At the end of the 1st quarter of 2021, the United States public debt-to-GDP ratio was 127.5%.
Two-thirds of US public debt is owned by US citizens, banks, corporations, and the Federal Reserve Bank; approximately one-third of US public debt is held by foreign countries – particularly China and Japan. In comparison, less than 5% of Italian and Japanese public debt is held by foreign countries.

== Applications ==
Debt-to-GDP measures the financial leverage of an economy.

One of the Euro convergence criteria was that government debt-to-GDP should be below 60%.

According to these two institutions , external debt sustainability can be obtained by a country "by bringing the net present value (NPV) of external public debt down to about 150 percent of a country's exports or 250 percent of a country's revenues". High external debt is believed to have harmful effects on an economy. The United Nations Sustainable Development Goal 17, an integral part of the 2030 Agenda has a target to address the external debt of highly indebted poor countries to reduce debt distress.

In 2013 Herndon, Ash, and Pollin reviewed an influential, widely cited research paper entitled, "Growth in a Time of Debt", by two Harvard economists Carmen Reinhart and Kenneth Rogoff. Herndon, Ash and Pollin argued that "coding errors, selective exclusion of available data, and unconventional weighting of summary statistics lead to serious errors that inaccurately represent the relationship between public debt and GDP growth among 20 advanced economies in the post-war period". Correcting these basic computational errors undermined the central claim of the book that too much debt causes recession. Rogoff and Reinhardt claimed that their fundamental conclusions were accurate, despite the errors.

> [Tasks and exercises]:
a: For each statement about the debt-to-GDP text, answer yes or no to whether it agrees with the text, and quote the words that decide it: (i) About one-third of US public debt is held by foreign countries. (ii) One Euro convergence criterion required government debt-to-GDP to be below 50%. (iii) Herndon, Ash, and Pollin reviewed "Growth in a Time of Debt" in 2013.
b: Pick up the debt-to-GDP text after its final sentence and continue it.
The records that come next are separate material and are not part of the debt-to-GDP text.

> [Data extracts]:
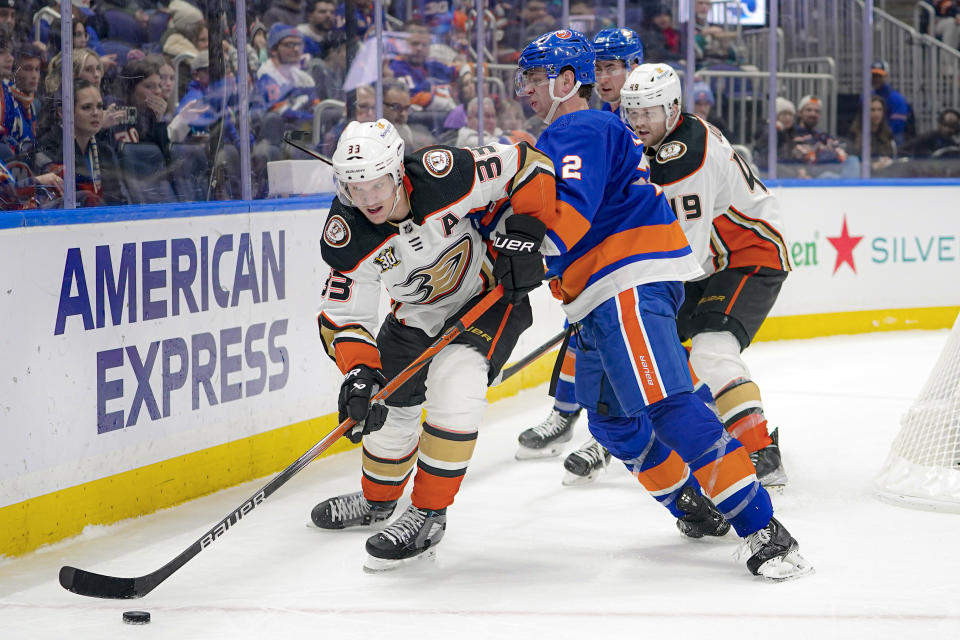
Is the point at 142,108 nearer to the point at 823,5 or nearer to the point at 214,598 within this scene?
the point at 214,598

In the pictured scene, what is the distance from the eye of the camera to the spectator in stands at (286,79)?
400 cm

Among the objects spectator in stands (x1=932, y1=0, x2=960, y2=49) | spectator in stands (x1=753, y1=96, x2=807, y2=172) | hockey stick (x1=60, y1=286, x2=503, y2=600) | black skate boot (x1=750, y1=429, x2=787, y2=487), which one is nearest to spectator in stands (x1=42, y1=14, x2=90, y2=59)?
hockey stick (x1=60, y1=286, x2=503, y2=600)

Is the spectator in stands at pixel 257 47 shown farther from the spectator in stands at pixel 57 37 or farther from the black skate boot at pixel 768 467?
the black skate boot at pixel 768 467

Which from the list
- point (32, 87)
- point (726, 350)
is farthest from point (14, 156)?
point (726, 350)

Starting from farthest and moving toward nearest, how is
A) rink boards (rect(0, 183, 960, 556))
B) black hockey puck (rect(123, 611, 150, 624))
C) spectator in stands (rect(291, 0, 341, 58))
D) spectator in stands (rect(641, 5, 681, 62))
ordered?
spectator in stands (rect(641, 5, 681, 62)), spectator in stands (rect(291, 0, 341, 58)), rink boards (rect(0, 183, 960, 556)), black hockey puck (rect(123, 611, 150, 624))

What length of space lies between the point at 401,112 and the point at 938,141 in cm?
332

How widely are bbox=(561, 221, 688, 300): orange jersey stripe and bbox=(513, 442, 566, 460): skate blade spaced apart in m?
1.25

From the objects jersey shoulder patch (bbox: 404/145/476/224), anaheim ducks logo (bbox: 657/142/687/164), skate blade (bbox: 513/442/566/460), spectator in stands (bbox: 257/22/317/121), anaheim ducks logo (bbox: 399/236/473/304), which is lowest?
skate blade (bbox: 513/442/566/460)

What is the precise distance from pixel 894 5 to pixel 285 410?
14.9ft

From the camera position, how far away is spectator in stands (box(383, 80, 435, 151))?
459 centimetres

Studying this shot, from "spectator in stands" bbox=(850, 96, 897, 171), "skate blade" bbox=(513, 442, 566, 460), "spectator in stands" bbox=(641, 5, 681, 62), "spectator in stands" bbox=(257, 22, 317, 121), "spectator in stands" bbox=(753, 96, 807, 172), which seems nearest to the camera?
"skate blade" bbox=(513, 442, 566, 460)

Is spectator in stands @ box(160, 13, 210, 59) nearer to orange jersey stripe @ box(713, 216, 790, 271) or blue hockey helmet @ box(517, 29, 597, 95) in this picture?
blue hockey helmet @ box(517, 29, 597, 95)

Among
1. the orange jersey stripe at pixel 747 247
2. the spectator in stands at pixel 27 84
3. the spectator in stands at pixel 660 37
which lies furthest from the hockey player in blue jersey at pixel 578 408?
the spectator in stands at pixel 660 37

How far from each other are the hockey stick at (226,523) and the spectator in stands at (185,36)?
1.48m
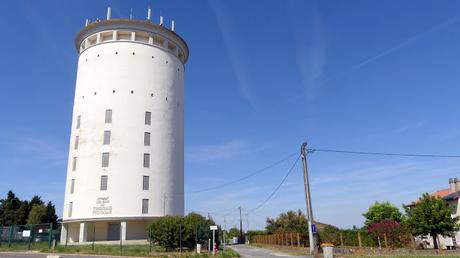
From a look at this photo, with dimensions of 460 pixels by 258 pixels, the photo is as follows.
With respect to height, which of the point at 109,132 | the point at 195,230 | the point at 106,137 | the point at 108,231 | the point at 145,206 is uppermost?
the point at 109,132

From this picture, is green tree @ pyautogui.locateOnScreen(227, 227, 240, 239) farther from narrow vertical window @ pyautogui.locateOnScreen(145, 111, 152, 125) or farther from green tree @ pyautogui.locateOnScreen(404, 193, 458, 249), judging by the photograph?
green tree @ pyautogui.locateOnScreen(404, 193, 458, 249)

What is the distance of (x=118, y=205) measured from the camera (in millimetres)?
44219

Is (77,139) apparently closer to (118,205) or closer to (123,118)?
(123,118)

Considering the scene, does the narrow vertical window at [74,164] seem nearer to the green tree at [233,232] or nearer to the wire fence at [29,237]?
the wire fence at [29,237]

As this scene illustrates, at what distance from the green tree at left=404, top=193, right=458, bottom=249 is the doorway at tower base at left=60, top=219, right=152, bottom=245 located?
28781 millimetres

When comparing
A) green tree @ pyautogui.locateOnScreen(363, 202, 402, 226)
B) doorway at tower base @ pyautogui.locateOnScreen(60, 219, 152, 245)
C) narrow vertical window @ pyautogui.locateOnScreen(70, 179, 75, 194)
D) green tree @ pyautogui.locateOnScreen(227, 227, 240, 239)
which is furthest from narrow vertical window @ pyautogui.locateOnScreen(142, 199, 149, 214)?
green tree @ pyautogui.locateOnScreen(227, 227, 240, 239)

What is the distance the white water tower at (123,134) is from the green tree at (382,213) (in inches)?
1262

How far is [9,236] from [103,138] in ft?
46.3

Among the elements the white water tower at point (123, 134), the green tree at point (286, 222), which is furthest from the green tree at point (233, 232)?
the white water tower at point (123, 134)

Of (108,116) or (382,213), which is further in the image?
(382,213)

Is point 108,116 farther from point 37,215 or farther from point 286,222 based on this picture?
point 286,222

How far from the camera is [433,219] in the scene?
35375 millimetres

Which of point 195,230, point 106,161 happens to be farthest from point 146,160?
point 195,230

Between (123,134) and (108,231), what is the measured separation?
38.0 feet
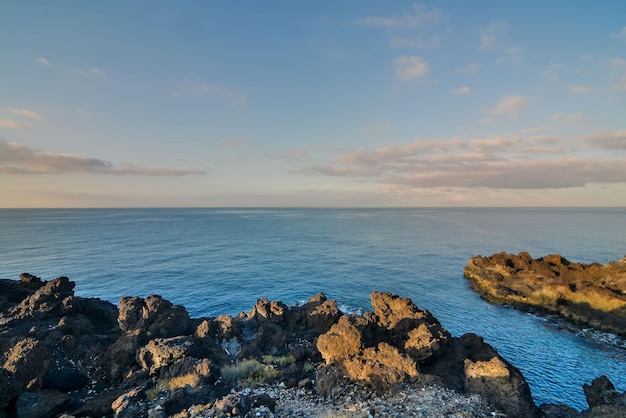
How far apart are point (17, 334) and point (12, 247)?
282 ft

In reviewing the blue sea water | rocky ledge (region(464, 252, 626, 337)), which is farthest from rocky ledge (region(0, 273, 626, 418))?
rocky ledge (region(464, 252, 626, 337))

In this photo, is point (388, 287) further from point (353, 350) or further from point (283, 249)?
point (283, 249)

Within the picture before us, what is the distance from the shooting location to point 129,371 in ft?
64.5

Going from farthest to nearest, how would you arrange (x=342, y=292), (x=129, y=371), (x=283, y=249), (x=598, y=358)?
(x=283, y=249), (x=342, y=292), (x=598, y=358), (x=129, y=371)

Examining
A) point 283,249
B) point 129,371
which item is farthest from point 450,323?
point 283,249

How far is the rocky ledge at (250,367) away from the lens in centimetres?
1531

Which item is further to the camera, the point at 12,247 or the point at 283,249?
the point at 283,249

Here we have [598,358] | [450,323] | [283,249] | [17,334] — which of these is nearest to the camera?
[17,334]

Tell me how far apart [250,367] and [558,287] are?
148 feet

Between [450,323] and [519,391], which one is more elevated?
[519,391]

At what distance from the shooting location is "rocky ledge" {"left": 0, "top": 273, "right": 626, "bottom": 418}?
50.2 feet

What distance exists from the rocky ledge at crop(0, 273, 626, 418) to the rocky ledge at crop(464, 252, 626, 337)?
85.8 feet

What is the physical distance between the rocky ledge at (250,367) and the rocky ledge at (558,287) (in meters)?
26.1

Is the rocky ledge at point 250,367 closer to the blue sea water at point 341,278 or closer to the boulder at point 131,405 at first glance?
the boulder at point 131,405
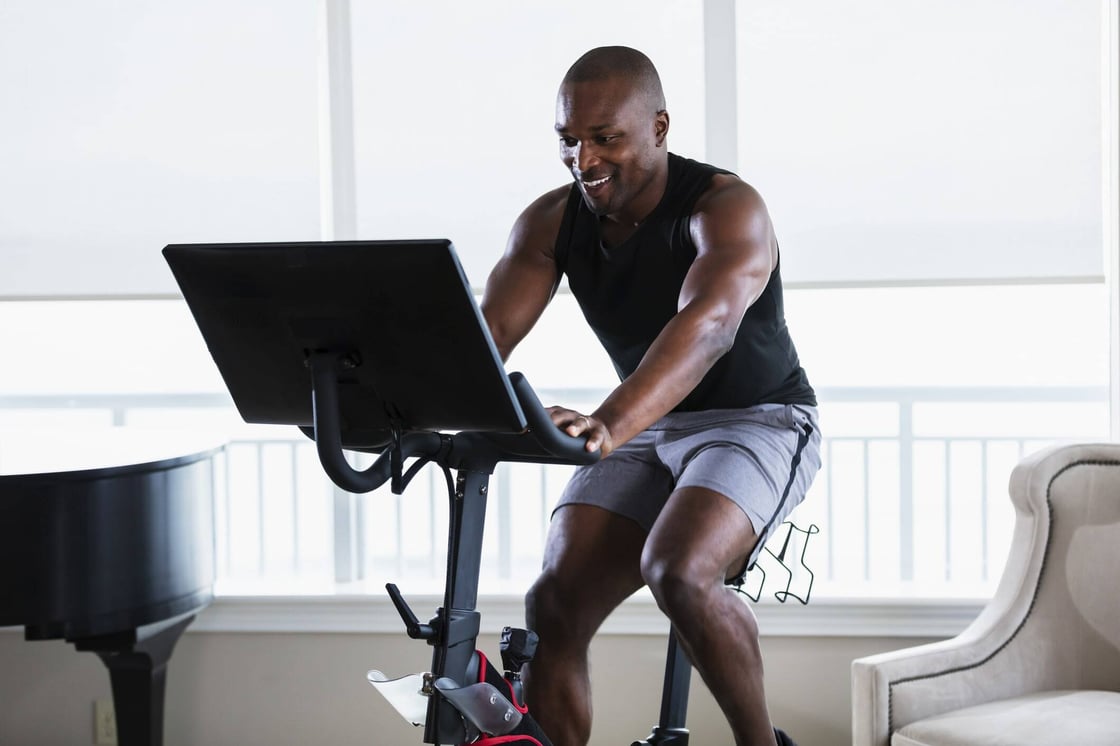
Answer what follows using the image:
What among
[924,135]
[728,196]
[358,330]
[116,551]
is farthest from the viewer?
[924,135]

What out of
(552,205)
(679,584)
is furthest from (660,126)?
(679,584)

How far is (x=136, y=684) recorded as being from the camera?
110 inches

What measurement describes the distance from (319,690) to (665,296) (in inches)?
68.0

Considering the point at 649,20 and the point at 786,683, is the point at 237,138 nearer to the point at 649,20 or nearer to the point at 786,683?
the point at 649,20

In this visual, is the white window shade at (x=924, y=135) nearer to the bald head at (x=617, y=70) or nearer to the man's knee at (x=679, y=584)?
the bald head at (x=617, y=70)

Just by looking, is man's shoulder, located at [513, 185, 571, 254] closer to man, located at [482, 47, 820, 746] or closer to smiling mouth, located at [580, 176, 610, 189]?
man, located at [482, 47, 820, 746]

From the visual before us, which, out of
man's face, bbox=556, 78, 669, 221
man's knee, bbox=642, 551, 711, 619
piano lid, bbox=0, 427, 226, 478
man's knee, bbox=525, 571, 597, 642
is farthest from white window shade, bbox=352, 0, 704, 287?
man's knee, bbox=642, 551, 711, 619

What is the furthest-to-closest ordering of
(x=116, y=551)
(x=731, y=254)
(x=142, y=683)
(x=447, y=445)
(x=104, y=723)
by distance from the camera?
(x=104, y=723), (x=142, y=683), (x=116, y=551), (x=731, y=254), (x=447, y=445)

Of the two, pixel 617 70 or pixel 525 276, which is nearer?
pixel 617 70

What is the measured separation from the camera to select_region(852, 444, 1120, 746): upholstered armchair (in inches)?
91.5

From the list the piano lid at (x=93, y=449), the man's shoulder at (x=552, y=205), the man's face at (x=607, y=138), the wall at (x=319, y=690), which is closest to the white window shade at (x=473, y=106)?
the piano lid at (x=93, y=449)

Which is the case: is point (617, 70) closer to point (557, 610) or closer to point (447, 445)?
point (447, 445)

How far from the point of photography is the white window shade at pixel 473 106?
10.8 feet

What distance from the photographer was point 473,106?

> [Answers to this exercise]:
a:
(i) Yes: "approximately one-third of US public debt is held by foreign countries"
(ii) No: "government debt-to-GDP should be below 60%"
(iii) Yes: "In 2013 Herndon, Ash, and Pollin reviewed an influential, widely cited research paper entitled, "Growth in a Time of Debt""

b:
There is a difference between external debt denominated in domestic currency, and external debt denominated in foreign currency. A nation can service external debt denominated in domestic currency by tax revenues, but to service foreign currency debt it has to convert tax revenues in the foreign exchange market to foreign currency, which puts downward pressure on the value of its currency.

== Changes ==

The change of debt-to-GDP ratio can be represented as:

$$\frac{B_t}{Y_t} - \frac{B_{t-1}}{Y_{t-1}}=(r-g)\left(\frac{B_{t-1}}{Y_{t-1}}\right)+\left(\frac{G_t-T_t}{Y_t}\right),$$
where $\frac{B_t}{Y_t}$ is the debt-to-GDP at the end of the period t, and $\frac{B_{t-1}}{Y_{t-1}}$ is the debt-to-GDP ratio at the end of the previous period (t−1). The left side of the equation shows the change in the debt-to-GDP ratio. The right hand side of the equation separates the effect of real interest rate $r$ and economic growth $g$ on previous debt-to-GDP, and the new debt or government budget balance-to-GDP ratio$\frac{G_t-T_t}{Y_t}$.

If the government has the ability of money creation, and therefore monetizing debt the change in debt-to-GDP ratio becomes:

$$\left(\frac{B_t}{Y_t} - \frac{B_{t-1}}{Y_{t-1}}\right)=(r-g)\left(\frac{B_{t-1}}{Y_{t-1}}\right)+\left(\frac{G_t-T_t}{Y_t}\right)-\left(\frac{M_t}{Y_t}-\frac{M_{t-1}}{Y_{t-1}}\right)$$

The term $\frac{M_t}{Y_t}-\frac{M_{t-1}}{Y_{t-1}}$ is the change in money supply-to-GDP ratio. The effect that an increase in nominal money balances has on seigniorage is ambiguous, as while it increases the amount of money within the economy, the real value of each unit of money decreases due to inflationary effects. This inflationary effect from money printing is called an inflation tax.

==See also==
- Debt crisis
  - European debt crisis (2009–2018)
- Debt ratio, for companies
- Debt Sustainability Analysis
- Debt-to-income ratio, for households
- Deficit spending
- Economic bubble
- Fiscal sustainability
- Heavily indebted poor countries
- Leverage (finance)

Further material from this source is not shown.